## Assigned task
Gather each line of the records where "azul" appears.

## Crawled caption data
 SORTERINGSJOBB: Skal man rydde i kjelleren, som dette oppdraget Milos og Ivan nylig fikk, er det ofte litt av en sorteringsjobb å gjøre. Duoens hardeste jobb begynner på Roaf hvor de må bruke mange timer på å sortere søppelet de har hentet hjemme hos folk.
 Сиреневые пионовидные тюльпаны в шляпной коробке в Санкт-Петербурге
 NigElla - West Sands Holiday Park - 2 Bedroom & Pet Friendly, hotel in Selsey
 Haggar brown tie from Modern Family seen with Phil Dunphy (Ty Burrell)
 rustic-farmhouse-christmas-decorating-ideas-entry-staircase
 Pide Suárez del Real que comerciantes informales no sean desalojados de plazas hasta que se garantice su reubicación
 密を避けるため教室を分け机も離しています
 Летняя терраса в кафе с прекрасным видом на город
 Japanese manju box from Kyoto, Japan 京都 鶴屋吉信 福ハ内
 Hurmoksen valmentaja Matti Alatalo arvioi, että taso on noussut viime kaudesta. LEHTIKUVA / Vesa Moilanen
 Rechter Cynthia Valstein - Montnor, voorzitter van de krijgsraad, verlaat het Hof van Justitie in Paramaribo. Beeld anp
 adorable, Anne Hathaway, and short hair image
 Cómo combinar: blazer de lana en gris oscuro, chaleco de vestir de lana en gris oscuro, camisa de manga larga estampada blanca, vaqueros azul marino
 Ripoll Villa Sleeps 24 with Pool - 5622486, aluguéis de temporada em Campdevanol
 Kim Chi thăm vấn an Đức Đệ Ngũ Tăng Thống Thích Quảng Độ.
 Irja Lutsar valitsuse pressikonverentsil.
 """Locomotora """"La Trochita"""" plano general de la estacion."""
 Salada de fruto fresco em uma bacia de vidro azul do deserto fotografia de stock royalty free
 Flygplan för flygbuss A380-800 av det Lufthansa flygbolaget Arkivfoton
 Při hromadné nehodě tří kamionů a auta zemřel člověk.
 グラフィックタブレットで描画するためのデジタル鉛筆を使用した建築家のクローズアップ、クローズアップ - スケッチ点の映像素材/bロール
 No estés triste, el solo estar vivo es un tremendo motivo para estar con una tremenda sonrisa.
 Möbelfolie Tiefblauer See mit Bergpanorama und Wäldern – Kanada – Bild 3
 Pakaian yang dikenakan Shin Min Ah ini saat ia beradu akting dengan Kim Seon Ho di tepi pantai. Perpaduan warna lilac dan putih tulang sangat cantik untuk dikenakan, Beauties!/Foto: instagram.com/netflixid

## Task solution
 Cómo combinar: blazer de lana en gris oscuro, chaleco de vestir de lana en gris oscuro, camisa de manga larga estampada blanca, vaqueros azul marino
 Salada de fruto fresco em uma bacia de vidro azul do deserto fotografia de stock royalty free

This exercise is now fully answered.